Texto para leer —

- - - - - - -

La palabra hablada o cantada, privilegio del oído, no se puede tocar, oler, gustar o ver. En el auto La lepra de Constantino la Gentilidad enfrentándose a la Fe, le pregunta “¿Quién eres, que con vendada/ vista discurres a tino/ las enmarañadas sendas/ de este humano laberinto/ de oídos y ojos trocados/ los naturales oficios,/ pues lo que no ven los ojos/ quieres ver con los oídos?”. Las limitaciones de los sentidos obligan al alegorista a producir sinestesias, a hablar de un escuchar con los ojos y un ver con los oídos, lo que supone un desdoblamiento de los sentidos en físicos y espirituales.

 

En la tragedia Los dos amantes del cielo el protagonista, dado a la meditación y no queriendo que le “diviertan”, le dice a la que se propone arrancarle de su melancolía “no han de verte no mis ojos”, a lo que la dama  responde, “mira que hay muchos sentidos, entraré por los oídos aunque te cierres los ojos”, poniéndose acto seguido a cantar acompañándose de de un arpa. Crisanto, que escucha embelesado, se recupera del encanto preguntándose, admirado

 

                                   ¿Qué haya labios en la boca

                                   y párpados en los ojos

                                   para poder resistir

                                   un hombre el hablar y el ver,

                                   y no se le pueda hacer

                                   resistencia al oír?

- - - - - - -

Material proporcionado —
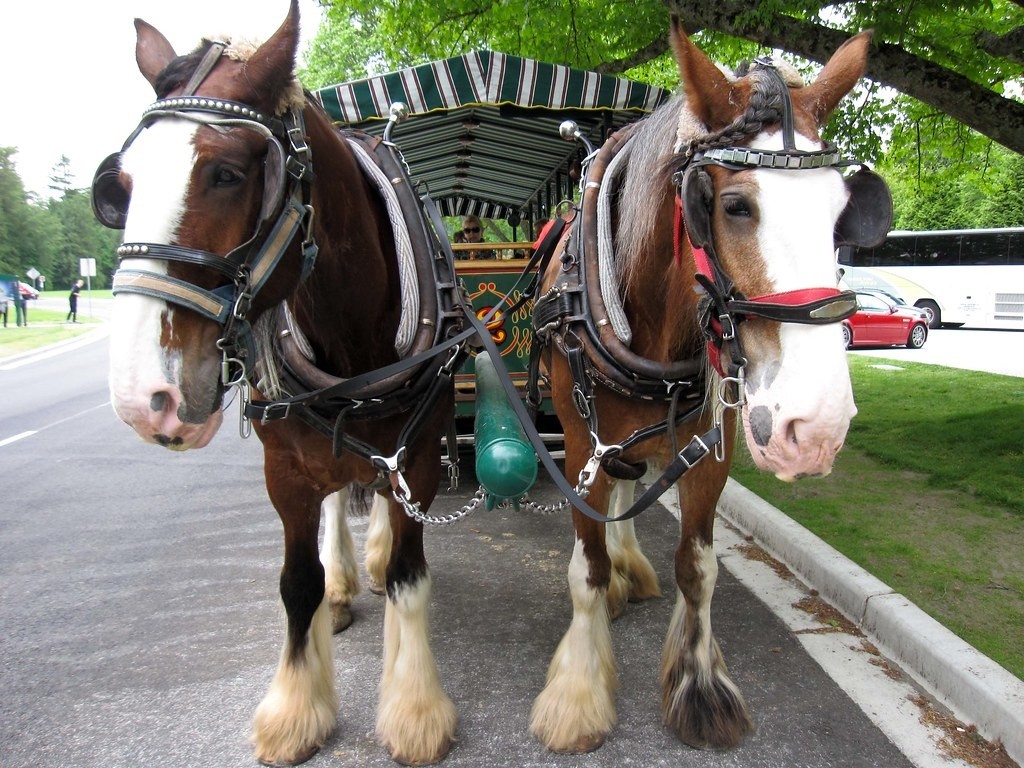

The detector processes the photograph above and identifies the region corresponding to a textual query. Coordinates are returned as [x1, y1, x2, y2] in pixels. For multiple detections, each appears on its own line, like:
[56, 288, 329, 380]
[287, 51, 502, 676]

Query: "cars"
[12, 282, 40, 300]
[839, 287, 930, 351]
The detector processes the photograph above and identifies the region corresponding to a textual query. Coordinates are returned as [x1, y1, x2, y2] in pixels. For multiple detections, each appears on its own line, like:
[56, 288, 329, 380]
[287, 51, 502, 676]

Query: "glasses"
[463, 227, 481, 234]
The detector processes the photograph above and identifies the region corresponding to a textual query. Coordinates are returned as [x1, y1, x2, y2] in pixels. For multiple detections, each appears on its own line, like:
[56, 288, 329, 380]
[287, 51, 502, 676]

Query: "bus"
[834, 227, 1024, 332]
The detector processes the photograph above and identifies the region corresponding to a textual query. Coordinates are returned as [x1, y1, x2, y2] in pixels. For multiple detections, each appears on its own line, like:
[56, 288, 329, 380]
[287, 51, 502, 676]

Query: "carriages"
[94, 0, 897, 767]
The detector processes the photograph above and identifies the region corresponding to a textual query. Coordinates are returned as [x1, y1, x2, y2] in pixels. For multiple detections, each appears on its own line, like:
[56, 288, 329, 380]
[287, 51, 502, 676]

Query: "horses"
[106, 0, 457, 767]
[528, 14, 872, 756]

- - - - - - -

Instrucciones de trabajo —
a) Responde estas preguntas sobre el texto acerca de la palabra y los sentidos:
(i) En el auto La lepra de Constantino, ¿qué personaje le hace la pregunta a la Fe?
(ii) ¿Con qué instrumento se acompaña la dama al cantar?
(iii) ¿Cómo se llama el personaje que escucha embelesado y luego se pregunta admirado?
b) Completa la parte siguiente del texto acerca de la palabra y los sentidos, continuando tras su último verso.

Respuestas a continuación —
a)
(i) La Gentilidad.
(ii) Con un arpa.
(iii) Crisanto.

b)
A continuación su compañera Lísida recita la glosa que ha hecho a la canción de su amiga, Cintia. Tras escucharla, el ensimismado Crisanto se dirige a ambas con estas palabras, “no es música solamente/ la de la voz que entonada/ se escucha, música es/ cuanto hace consonancia/ tu con tu suave dulzura/ el corazón avasallas/ tu con números medidos/ suspensa has dejado el alma”. Ante nuevas embestidas Crisanto no cede, diciéndoles imperativo:

 

                                   Callad, que la pena mía

                                   Con voces no se divierte,

                                   y la música es muy fuerte

                                   cura a la melancolía,

                                   puesto con ella, se aumenta.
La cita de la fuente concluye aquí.